#### OBJETIVO A:
Reproduce la reseña entera, palabra por palabra y sin ningún cambio.

#### TEXTO DE LA PÁGINA:
──────
El jurado del premio Comillas de biografía que concede la editorial Tusquets acertó plenamente el pasado mes de enero al distinguir Hasta el último aliento, un trabajo de investigación periodística de altísimo nivel realizado por Manuel Calderón sobre un tema capital en la memoria del último franquismo: la historia de los salteadores de bancos del MIL (Movimiento Ibero de Liberación), de sus víctimas, especialmente el empleado de banca Melquíades Flores, crímenes, al que Jordi Soler Sugrañes dejó ciego de un tiro, y el joven subinspector Francisco Anguas, asesinado por Salvador Puig Antich cuando trataba de desarmarle, y de la ejecución de éste mediante garrote vil en la cárcel Modelo de Barcelona.
Digo que el jurado ha acertado porque tenemos aquí un libro bien escrito, de lectura apasionante aunque turbada, deontológicamente sólido (el autor ha hablado con todos o casi todos los supervivientes de aquellos hechos) e intelectualmente honesto, pues Calderón no se concede el derecho a especulaciones atrevidas y ociosas sino que se atiene a los hechos y a los dichos.
──────
#### OBJETIVO B:
Localiza en las entradas de abajo cada línea que contenga la palabra "furthest" y cópiala completa.

#### DATOS EN BRUTO:
──────
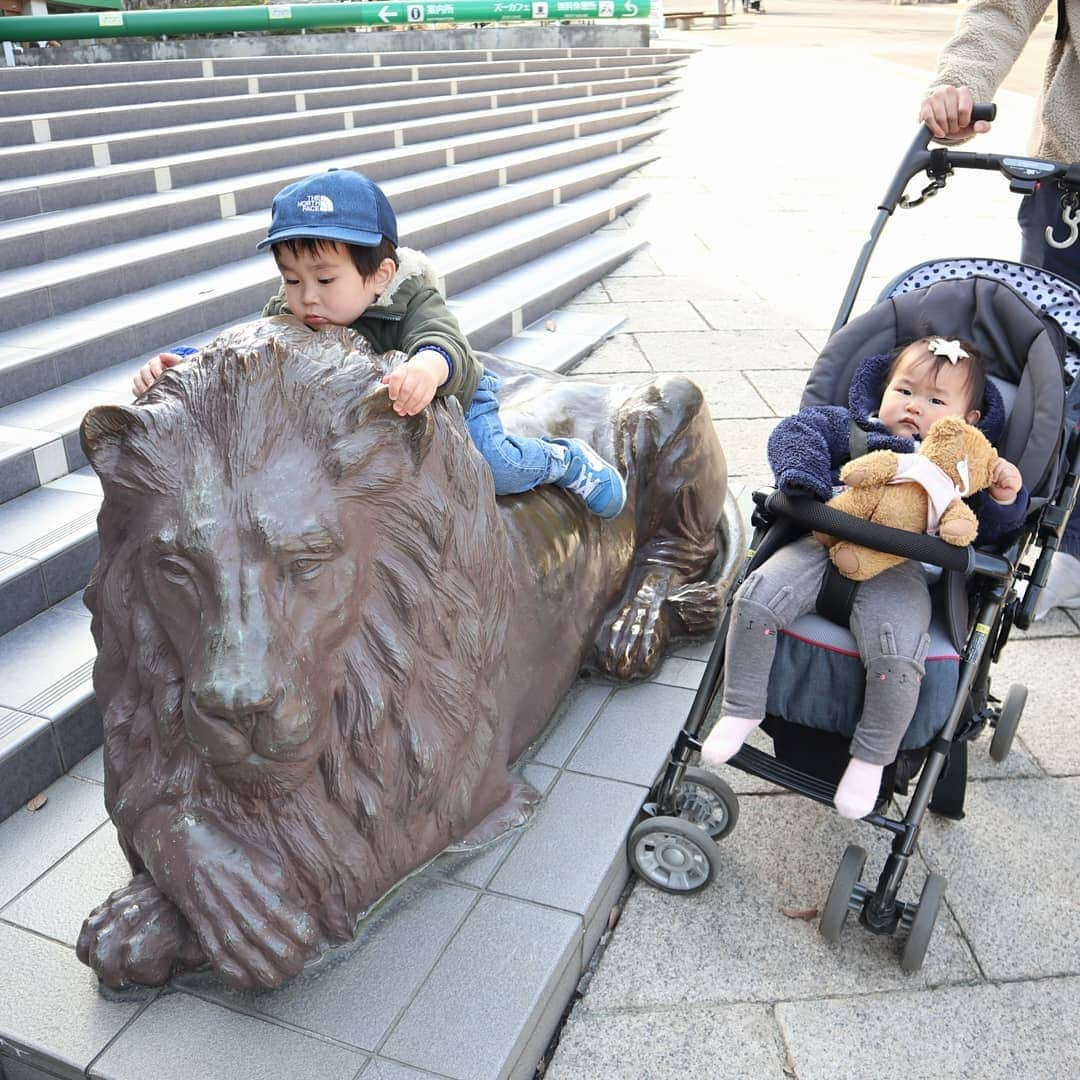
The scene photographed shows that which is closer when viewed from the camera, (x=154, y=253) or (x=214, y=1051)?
──────
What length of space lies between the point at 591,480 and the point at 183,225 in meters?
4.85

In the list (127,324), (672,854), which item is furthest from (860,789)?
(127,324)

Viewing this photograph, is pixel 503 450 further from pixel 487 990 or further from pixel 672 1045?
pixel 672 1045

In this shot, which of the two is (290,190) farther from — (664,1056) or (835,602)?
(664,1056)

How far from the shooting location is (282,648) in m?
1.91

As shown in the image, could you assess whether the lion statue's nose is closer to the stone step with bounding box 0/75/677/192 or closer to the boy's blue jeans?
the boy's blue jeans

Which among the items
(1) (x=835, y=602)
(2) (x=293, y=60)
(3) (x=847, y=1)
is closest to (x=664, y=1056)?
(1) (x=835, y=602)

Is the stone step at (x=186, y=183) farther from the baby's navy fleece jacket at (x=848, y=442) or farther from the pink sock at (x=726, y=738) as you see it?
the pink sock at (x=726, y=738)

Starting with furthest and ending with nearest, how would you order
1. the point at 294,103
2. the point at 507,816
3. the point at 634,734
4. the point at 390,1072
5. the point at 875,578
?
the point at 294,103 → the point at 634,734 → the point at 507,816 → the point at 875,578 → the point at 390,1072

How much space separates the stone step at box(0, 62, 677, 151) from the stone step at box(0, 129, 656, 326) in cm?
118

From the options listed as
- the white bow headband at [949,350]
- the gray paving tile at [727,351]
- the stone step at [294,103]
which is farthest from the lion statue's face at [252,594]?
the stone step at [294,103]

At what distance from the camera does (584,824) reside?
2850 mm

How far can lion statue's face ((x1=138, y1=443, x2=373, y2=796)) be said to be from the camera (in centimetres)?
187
──────
#### RESPUESTA FINAL A:
El jurado del premio Comillas de biografía que concede la editorial Tusquets acertó plenamente el pasado mes de enero al distinguir Hasta el último aliento, un trabajo de investigación periodística de altísimo nivel realizado por Manuel Calderón sobre un tema capital en la memoria del último franquismo: la historia de los salteadores de bancos del MIL (Movimiento Ibero de Liberación), de sus víctimas, especialmente el empleado de banca Melquíades Flores, crímenes, al que Jordi Soler Sugrañes dejó ciego de un tiro, y el joven subinspector Francisco Anguas, asesinado por Salvador Puig Antich cuando trataba de desarmarle, y de la ejecución de éste mediante garrote vil en la cárcel Modelo de Barcelona.
Digo que el jurado ha acertado porque tenemos aquí un libro bien escrito, de lectura apasionante aunque turbada, deontológicamente sólido (el autor ha hablado con todos o casi todos los supervivientes de aquellos hechos) e intelectualmente honesto, pues Calderón no se concede el derecho a especulaciones atrevidas y ociosas sino que se atiene a los hechos y a los dichos.

#### RESPUESTA FINAL B:
In the list (127,324), (672,854), which item is furthest from (860,789)?
Starting with furthest and ending with nearest, how would you order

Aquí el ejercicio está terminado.